Work instruction
Leave the pictures out and quote every line from the start of the listing to the line with "Набор (ввод) текста, как", inclusive.

Dataset content
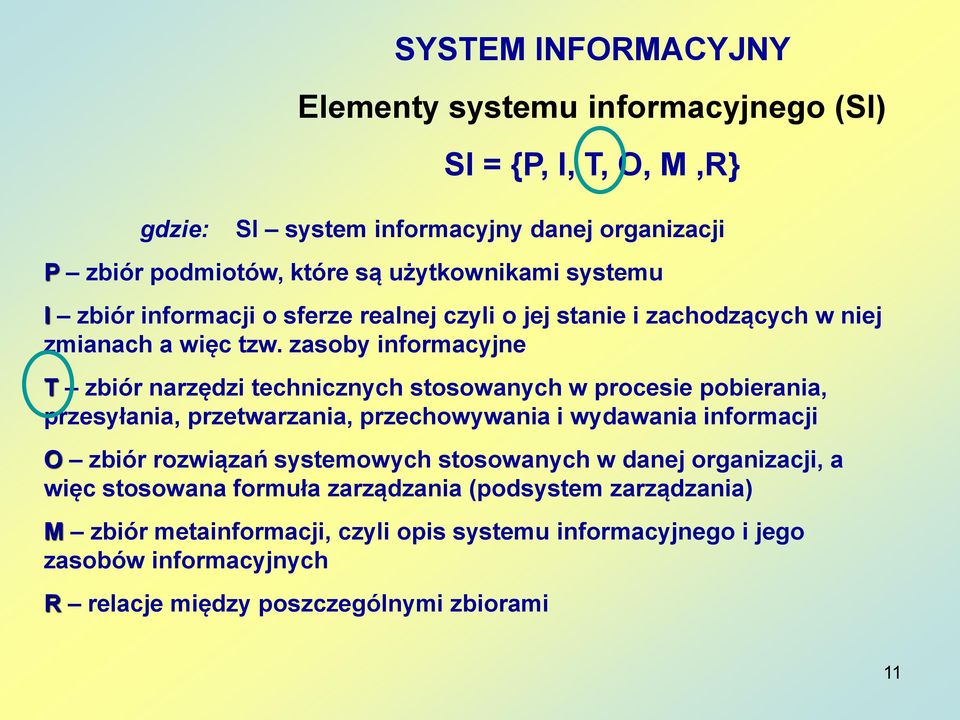 SYSTEM INFORMACYJNY

Elementy systemu informacyjnego (SI)

SI = {P, I, T, O, M ,R}

gdzie: SI – system informacyjny danej organizacji

P – zbiór podmiotów, które są użytkownikami systemu

I – zbiór informacji o sferze realnej czyli o jej stanie i zachodzących w niej zmianach a więc tzw. zasoby informacyjne

T – zbiór narzędzi technicznych stosowanych w procesie pobierania, przesyłania, przetwarzania, przechowywania i wydawania informacji

O – zbiór rozwiązań systemowych stosowanych w danej organizacji, a więc stosowana formuła zarządzania (podsystem zarządzania)

M – zbiór metainformacji, czyli opis systemu informacyjnego i jego zasobów informacyjnych

R – relacje między poszczególnymi zbiorami

11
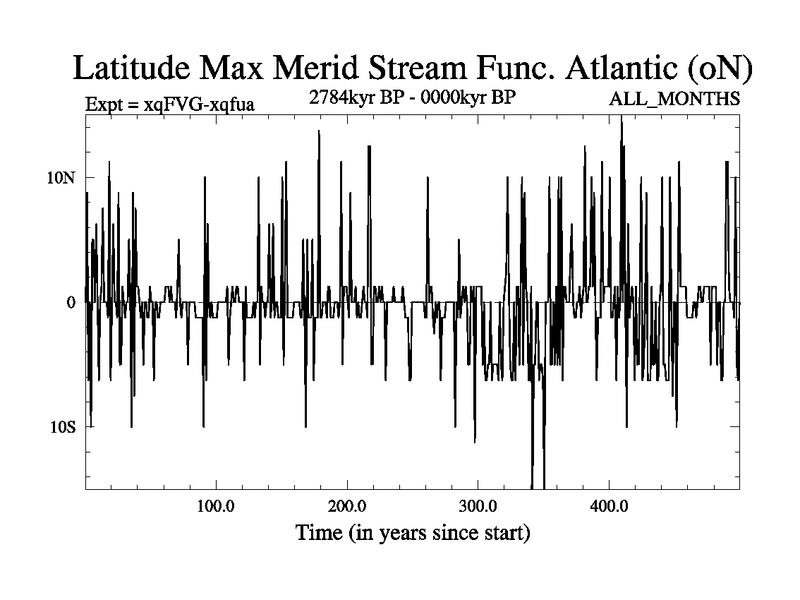 Latitude Max Merid Stream Func. Atlantic (oN)

Expt = xqFVG-xqfua

2784kyr BP - 0000kyr BP

ALL_MONTHS

10N

0

10S

100.0

200.0

300.0

400.0

Time (in years since start)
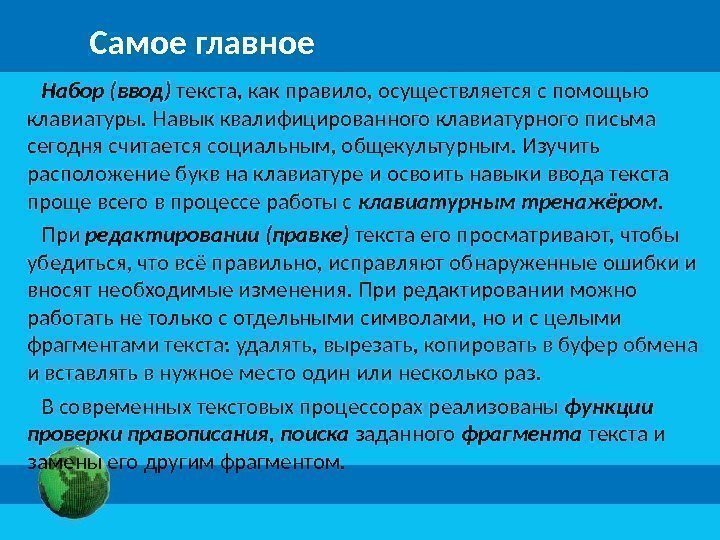 Самое главное

Набор (ввод) текста, как правило, осуществляется с помощью клавиатуры. Навык квалифицированного клавиатурного письма сегодня считается социальным, общекультурным. Изучить расположение букв на клавиатуре и освоить навыки ввода текста проще всего в процессе работы с клавиатурным тренажёром.

При редактировании (правке) текста его просматривают, чтобы убедиться, что всё правильно, исправляют обнаруженные ошибки и вносят необходимые изменения. При редактировании можно работать не только с отдельными символами, но и с целыми фрагментами текста: удалять, вырезать, копировать в буфер обмена и вставлять в нужное место один или несколько раз.

В современных текстовых процессорах реализованы функции проверки правописания, поиска заданного фрагмента текста и замены его другим фрагментом.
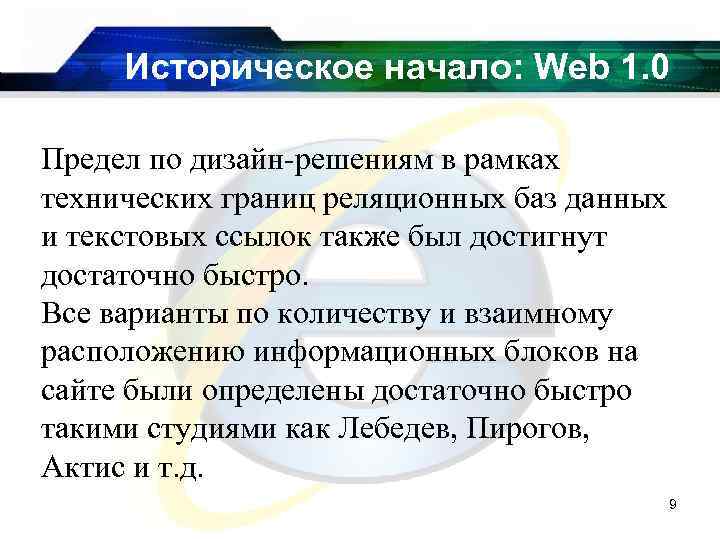 Историческое начало: Web 1.0

Предел по дизайн-решениям в рамках технических границ реляционных баз данных и текстовых ссылок также был достигнут достаточно быстро.
Все варианты по количеству и взаимному расположению информационных блоков на сайте были определены достаточно быстро такими студиями как Лебедев, Пирогов, Актис и т.д.

9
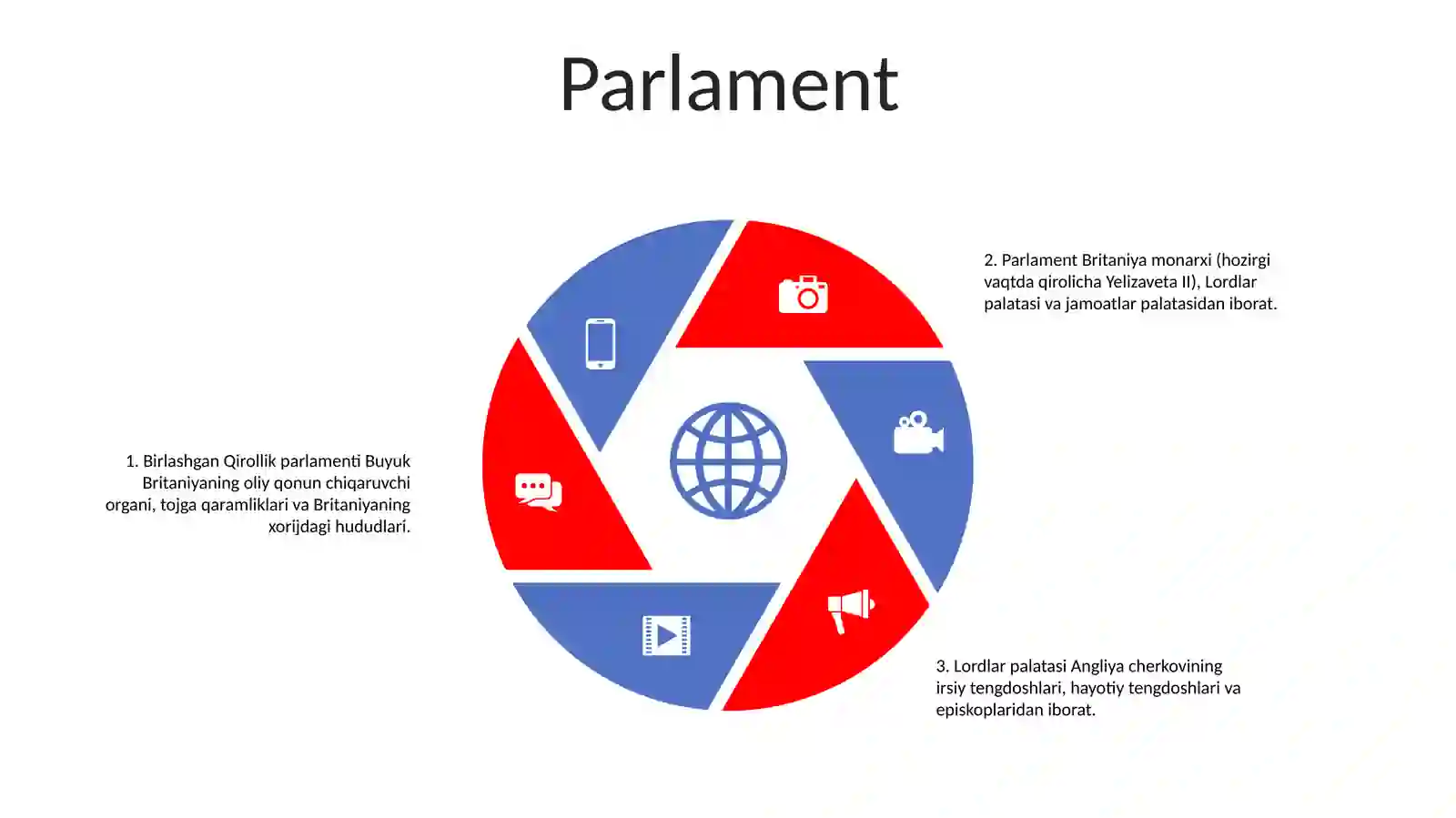 Parlament

1. Birlashgan Qirollik parlamenti Buyuk Britaniyaning oliy qonun chiqaruvchi organi, tojga qaramliklari va Britaniyaning xorijdagi hududlari.

2. Parlament Britaniya monarxi (hozirgi vaqtda qirolicha Yelizaveta II), Lordlar palatasi va jamoatlar palatasidan iborat.

3. Lordlar palatasi Angliya cherkovining irsiy tengdoshlari, hayotiy tengdoshlari va episkoplaridan iborat.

Solution to this task
 SYSTEM INFORMACYJNY

Elementy systemu informacyjnego (SI)

SI = {P, I, T, O, M ,R}

gdzie: SI – system informacyjny danej organizacji

P – zbiór podmiotów, które są użytkownikami systemu

I – zbiór informacji o sferze realnej czyli o jej stanie i zachodzących w niej zmianach a więc tzw. zasoby informacyjne

T – zbiór narzędzi technicznych stosowanych w procesie pobierania, przesyłania, przetwarzania, przechowywania i wydawania informacji

O – zbiór rozwiązań systemowych stosowanych w danej organizacji, a więc stosowana formuła zarządzania (podsystem zarządzania)

M – zbiór metainformacji, czyli opis systemu informacyjnego i jego zasobów informacyjnych

R – relacje między poszczególnymi zbiorami

11
 Latitude Max Merid Stream Func. Atlantic (oN)

Expt = xqFVG-xqfua

2784kyr BP - 0000kyr BP

ALL_MONTHS

10N

0

10S

100.0

200.0

300.0

400.0

Time (in years since start)
 Самое главное

Набор (ввод) текста, как правило, осуществляется с помощью клавиатуры. Навык квалифицированного клавиатурного письма сегодня считается социальным, общекультурным. Изучить расположение букв на клавиатуре и освоить навыки ввода текста проще всего в процессе работы с клавиатурным тренажёром.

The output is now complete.